§ **The tasks**
1. In the forum thread about breeding auratus, what temperature does the tank reach during the day?
2. Rewrite the stretch of the forum thread about breeding auratus from "I have a huge" through "do you mist?", replacing "tank" with "enclosure".
3. Continue the forum thread about breeding auratus from where it stops.

§ **Document section**
------------------------

# Breeding Auratus



## daveyboy (Jan 12, 2009)

I was just wondering if anyone had any experience with breeding D. Auratus (Turquoise and bronze) and had any suggestions of how to get them to breed? 

I have a huge healthy female and a small but healthy male. The temperature gets to about 78F during the day and the humidity is always over 85%. They both eat like crazy and seem healthy, so I was maybe thinking of adding something into the tank for them to breed in or on. Any tips or suggestions would be grealty appreciated.

Thanks


----------



## Julio (Oct 8, 2007)

do you have a hut in the tank with a petri dish? how often do you mist?


----------



## daveyboy (Jan 12, 2009)

I mist everyday and no I don't have a hut and a petri dish. Is that the most successful method?


----------



## Julio (Oct 8, 2007)

------------------------

§ **Stored items from a collection**

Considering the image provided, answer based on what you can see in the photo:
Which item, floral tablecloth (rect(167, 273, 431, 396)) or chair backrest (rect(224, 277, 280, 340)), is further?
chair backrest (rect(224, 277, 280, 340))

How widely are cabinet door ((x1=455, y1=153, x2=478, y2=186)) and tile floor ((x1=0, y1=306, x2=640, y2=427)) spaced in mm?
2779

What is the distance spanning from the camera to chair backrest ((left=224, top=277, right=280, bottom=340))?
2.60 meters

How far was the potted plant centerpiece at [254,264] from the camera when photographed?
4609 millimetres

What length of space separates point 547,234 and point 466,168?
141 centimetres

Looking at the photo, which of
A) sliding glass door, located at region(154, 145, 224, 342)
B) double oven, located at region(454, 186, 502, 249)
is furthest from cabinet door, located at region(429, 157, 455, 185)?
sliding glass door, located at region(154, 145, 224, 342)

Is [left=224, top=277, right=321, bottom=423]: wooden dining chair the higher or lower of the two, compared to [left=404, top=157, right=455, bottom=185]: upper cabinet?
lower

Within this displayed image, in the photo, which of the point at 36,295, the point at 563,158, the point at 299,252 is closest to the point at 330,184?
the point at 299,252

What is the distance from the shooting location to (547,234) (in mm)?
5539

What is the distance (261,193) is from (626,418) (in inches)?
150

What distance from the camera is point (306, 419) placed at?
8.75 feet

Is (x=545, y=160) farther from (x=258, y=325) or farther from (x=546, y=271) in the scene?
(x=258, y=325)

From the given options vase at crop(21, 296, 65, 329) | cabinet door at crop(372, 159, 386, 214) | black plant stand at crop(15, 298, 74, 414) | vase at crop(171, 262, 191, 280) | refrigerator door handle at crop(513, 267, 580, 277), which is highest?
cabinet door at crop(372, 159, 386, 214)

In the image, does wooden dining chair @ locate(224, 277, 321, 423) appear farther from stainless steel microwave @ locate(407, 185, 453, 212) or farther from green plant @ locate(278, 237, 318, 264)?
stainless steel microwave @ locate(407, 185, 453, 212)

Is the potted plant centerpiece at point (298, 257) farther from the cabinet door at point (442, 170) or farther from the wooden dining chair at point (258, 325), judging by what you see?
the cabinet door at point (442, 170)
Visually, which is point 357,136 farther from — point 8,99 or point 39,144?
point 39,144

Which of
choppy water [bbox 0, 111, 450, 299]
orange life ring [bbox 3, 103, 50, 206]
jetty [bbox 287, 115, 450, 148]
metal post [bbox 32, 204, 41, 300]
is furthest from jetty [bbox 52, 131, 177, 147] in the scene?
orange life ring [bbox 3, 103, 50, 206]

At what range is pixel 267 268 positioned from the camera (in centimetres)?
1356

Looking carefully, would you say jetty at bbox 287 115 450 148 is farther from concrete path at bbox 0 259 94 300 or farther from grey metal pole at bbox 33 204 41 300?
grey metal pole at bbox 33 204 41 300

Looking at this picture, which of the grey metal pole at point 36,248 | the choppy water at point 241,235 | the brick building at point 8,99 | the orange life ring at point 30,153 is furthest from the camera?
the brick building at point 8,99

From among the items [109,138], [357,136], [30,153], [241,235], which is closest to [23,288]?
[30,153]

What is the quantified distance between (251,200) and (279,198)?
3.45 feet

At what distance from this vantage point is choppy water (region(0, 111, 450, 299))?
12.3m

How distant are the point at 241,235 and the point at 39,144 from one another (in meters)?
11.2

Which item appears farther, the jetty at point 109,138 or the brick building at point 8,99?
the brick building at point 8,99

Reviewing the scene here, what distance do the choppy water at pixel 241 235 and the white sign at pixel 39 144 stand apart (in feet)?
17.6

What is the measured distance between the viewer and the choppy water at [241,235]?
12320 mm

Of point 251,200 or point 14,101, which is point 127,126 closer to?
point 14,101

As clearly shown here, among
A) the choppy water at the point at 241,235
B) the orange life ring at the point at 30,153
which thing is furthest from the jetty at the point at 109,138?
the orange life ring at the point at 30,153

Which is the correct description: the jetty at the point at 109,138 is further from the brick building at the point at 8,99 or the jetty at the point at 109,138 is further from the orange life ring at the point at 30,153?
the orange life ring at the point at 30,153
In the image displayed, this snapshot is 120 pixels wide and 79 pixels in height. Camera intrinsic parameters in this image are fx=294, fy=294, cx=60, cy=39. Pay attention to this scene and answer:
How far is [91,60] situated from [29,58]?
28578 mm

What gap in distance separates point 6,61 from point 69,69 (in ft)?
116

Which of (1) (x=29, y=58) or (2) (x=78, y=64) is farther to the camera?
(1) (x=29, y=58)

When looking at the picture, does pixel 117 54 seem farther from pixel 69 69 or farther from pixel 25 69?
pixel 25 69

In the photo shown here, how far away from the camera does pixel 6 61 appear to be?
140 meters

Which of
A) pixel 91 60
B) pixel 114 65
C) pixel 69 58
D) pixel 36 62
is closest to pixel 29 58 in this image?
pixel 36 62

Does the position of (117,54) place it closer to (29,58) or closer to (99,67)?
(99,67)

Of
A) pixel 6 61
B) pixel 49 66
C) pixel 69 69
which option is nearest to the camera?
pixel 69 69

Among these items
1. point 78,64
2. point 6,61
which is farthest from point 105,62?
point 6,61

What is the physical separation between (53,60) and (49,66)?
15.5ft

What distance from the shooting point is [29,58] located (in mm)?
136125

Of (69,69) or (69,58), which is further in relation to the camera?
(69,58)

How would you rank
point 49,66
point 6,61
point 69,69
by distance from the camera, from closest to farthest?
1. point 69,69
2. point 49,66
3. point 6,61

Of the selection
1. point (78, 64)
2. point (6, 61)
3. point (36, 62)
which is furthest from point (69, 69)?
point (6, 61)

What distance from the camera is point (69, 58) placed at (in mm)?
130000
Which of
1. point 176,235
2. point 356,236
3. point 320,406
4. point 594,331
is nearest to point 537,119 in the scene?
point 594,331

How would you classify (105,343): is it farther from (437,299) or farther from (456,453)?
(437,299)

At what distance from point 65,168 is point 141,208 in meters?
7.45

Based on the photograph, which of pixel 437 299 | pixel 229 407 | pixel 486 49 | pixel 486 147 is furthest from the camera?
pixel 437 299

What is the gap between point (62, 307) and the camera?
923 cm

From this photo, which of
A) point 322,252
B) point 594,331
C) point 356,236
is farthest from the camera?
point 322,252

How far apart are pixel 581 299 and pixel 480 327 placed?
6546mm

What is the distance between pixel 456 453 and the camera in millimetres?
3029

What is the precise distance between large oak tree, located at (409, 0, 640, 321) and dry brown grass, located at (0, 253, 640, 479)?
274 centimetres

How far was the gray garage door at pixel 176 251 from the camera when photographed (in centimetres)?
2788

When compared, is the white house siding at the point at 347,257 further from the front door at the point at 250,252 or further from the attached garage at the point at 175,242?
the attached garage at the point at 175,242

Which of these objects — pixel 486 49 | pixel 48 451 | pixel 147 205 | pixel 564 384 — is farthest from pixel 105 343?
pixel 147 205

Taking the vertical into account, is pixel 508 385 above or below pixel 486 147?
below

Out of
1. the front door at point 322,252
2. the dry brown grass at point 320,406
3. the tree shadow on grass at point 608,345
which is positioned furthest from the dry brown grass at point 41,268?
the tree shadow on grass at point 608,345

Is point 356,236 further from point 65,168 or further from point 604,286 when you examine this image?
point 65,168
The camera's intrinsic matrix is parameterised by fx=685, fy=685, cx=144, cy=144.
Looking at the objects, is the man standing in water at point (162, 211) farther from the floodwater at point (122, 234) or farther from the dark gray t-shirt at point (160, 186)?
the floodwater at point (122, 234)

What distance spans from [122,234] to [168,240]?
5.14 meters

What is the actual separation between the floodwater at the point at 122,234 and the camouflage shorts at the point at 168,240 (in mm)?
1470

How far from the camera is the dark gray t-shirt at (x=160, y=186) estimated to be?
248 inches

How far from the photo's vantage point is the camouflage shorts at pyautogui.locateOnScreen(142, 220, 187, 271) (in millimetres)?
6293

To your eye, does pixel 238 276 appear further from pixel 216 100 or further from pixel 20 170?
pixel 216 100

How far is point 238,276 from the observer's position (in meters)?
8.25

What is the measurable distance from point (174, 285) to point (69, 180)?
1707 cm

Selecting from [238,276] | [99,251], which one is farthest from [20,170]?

------------------------

§ **Answers in order**
1. About 78F.

2.
I have a huge healthy female and a small but healthy male. The temperature gets to about 78F during the day and the humidity is always over 85%. They both eat like crazy and seem healthy, so I was maybe thinking of adding something into the enclosure for them to breed in or on. Any tips or suggestions would be grealty appreciated.

Thanks


----------



## Julio (Oct 8, 2007)

do you have a hut in the enclosure with a petri dish? how often do you mist?

3.
yeah i woudl place a hut in there with a dish and ia m sure in a week or two they will get going.


----------



## daveyboy (Jan 12, 2009)

Where would be the best place to get a petri dish? Anything else I could use?


----------



## Julio (Oct 8, 2007)

you can also use a lid of a delis cup


----------



## daveyboy (Jan 12, 2009)

At what age do most Auratus reach sexual maturity?


----------



## Julio (Oct 8, 2007)

they usually mature at around 10-12 months, but i have gotten eggs from some that were 6 months, but those are the exception.


----------



## daveyboy (Jan 12, 2009)

Thanks for answering my questions, its greatly appreciated. Any other tips?


----------



## Philsuma (Jul 18, 2006)

Do you hear calling from the male?


----------



## daveyboy (Jan 12, 2009)

No I don't hear calling from the male. Could it be because I don't have any breeding areas in my tank yet? Is the males call loud?


----------



## Julio (Oct 8, 2007)

they are fairly loud so you would hear it.


----------



## Philsuma (Jul 18, 2006)

I have two calling male highland bronze Auratus in a viv in my living room right now.

Their call is not loud at all and sounds like a squeeky door. If the viv was not right next to my couch, there is no way I would be able to hear it.

If you haven't heard your suspected male call.....then the jury may still be out on it's sex....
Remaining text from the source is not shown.